Il peut être intéressant d'enregistrer les cliquetis de l'attelage et le rouling de la voiture sur deux pistes différentes pour laisser plus de choix au mixage bruitage. En effet, les plans d'intérieurs de calèche ou carrosse demanderont une accentuation et un mixage différent du bruitage de rouling de la voiture par rapport au bruitage de l'attelage.
La position du micro est également assez importante selon les plans également. Pour les intérieurs de voiture, on peut rapprocher le micro vers l'intérieur de la valise ouverte pour capté la résonnance intérieure de la valise. Un micro placé en dessous est à tester!...
Si la sonorité de la valise choisie parait un peu trop étriquée par rapport à la taille de la calèche à l'image, la solution consiste à pitcher de quelques demi-tons en dessous l'enregistrement de la voiture. Le pitch aide beaucoup dans le "redimensionnement les bruitages".
« Je me souviens de cette scène dans le film l'étudiante de Claude Pinoteau où l'on voit le bruiteur Daniel Couteau et son assistant en pleine séance de post production bruitage dans les studios de Billancourt. L'un remue une valise en carton (ou en bois?) tout en tournant la manivelle du vieux moulin à café qui se trouve à l'intérieur, l'autre bruite une course de chevaux, un entonnoir en plastique dans chaque main, sur un sol de gravier et de cailloux improvisé sur une table recouverte d'un tapis. Ils bruitent l'arrivée du carrosse de Don Salluste dans le film La folie des grandeurs de Gérard Oury et Alain Poiré. »
Le bruit de pas est un des premiers sons qui donne une présence et une émotion à un personnage à l’écran après sa voix. De ce fait c’est l’exercice le plus pratiqué par le bruiteur lors de la postproduction bruitage d’un film, mais aussi le plus délicat.
Pour réussir ses bruits de pas, il faut tout d'abord trouver les bonnes chaussures. Notre bruiteur vous conseille par exemple de chiner du côté d'Emmaüs. Les chaussures doivent être déjà portée, usée, souple et à votre taille de préférence.
La qualité des sols jouent aussi un rôle essentiel. Les différentes surfaces du studio d'enregistrement (bois, carrelage, bitume, terre, gravier, etc.) ou « pits » doivent être parfaitement couplées sur la dalle et les fondations du bâtiment.
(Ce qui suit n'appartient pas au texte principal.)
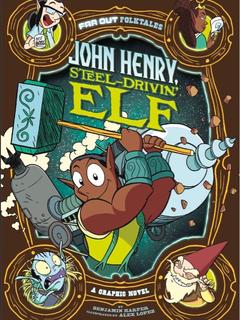 John Henry Steel-Drivin Elf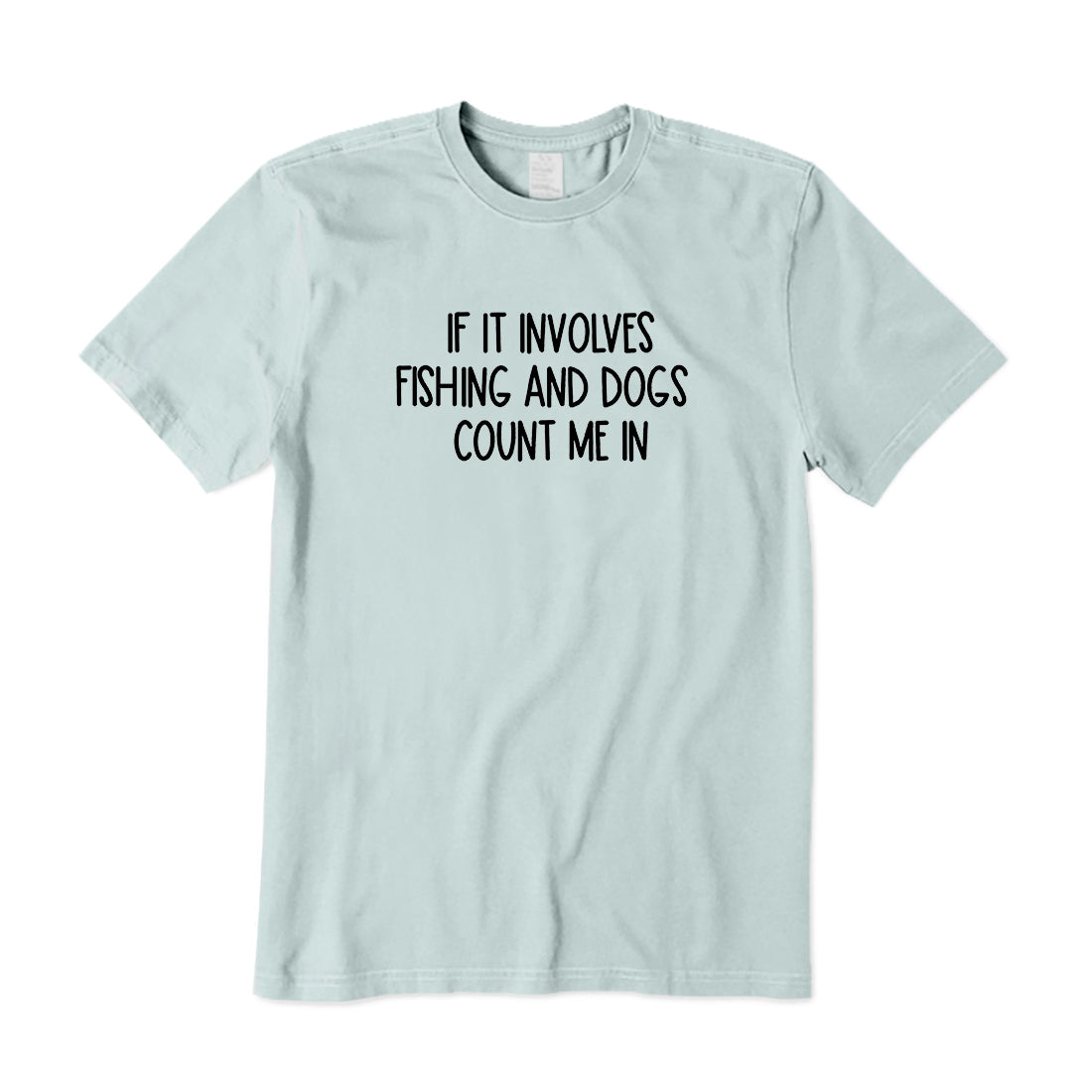 If it involves fishing and dogs count me in T-Shirt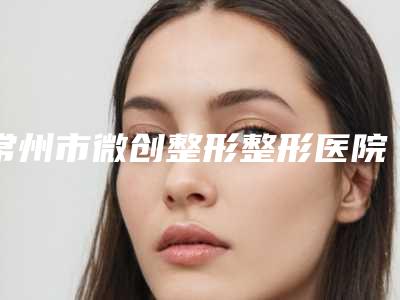 常州市微创整形整形医院(常州博仕美容整形门诊部为您的整形增添更多保障)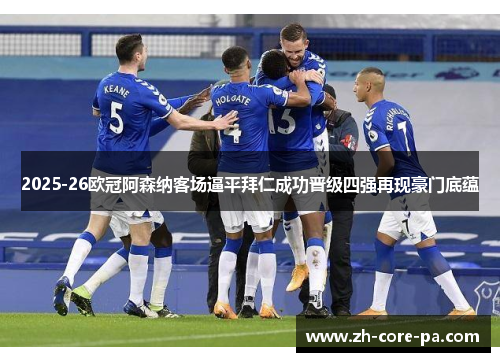 2025-26欧冠阿森纳客场逼平拜仁成功晋级四强再现豪门底蕴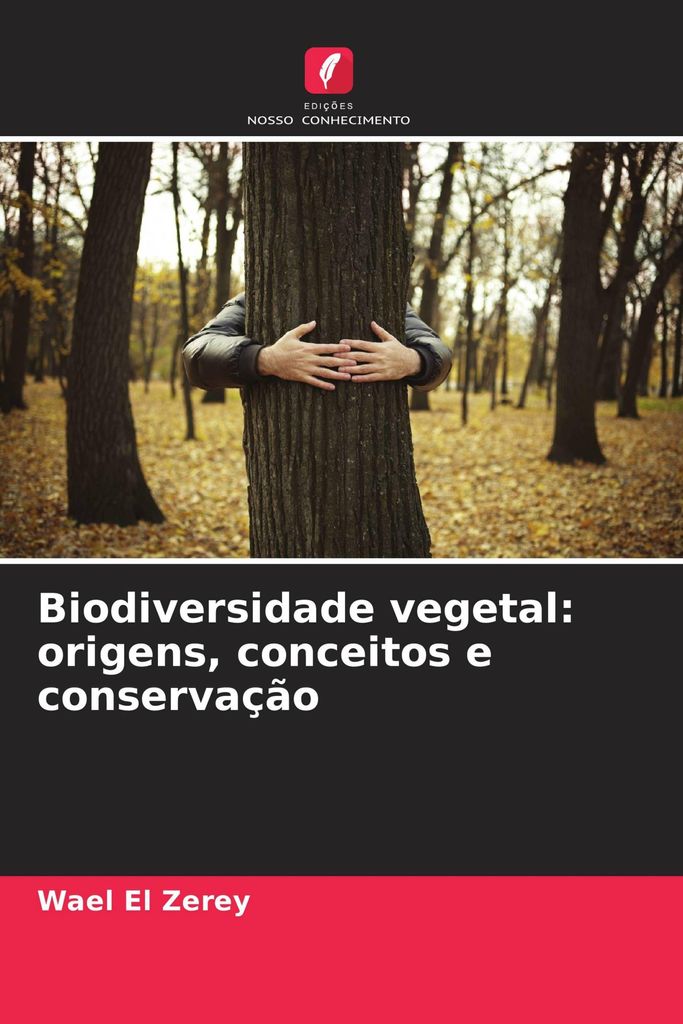 Biodiversidade vegetal: origens, conceitos e conservação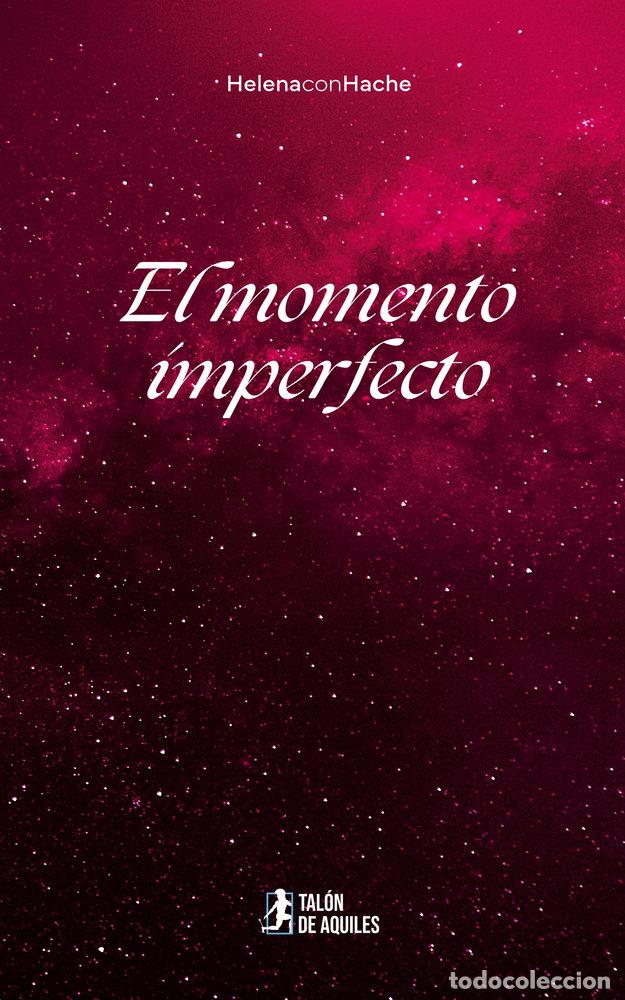Libri: EL MOMENTO IMPERFECTO - HELENACONHACHE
Cette caractéristique est particulièrement importante pour la surface de type « bitume » pour éviter toute sonorité « creuse » (surtout si le bruiteur a le pas lourd !)
La technique la plus efficace consiste à marquer chaque pas, du talon jusqu’à l’orteil, en s’appuyant alternativement sur l’extérieur puis l’intérieur du pied, tout en restant sur place.
Pour bruiter une course, l’exercice peut se faire avec les deux pieds en appuyant moins sur le talon.
Marcher de façon synchrone avec l'image est la partie de l'exercice la plus difficile. Mais c'est essentielement la qualité du synchronisme qui donne le réalisme de la marche ou de la course. La texture du bruit de pas donne enfin la justesse au bruitage.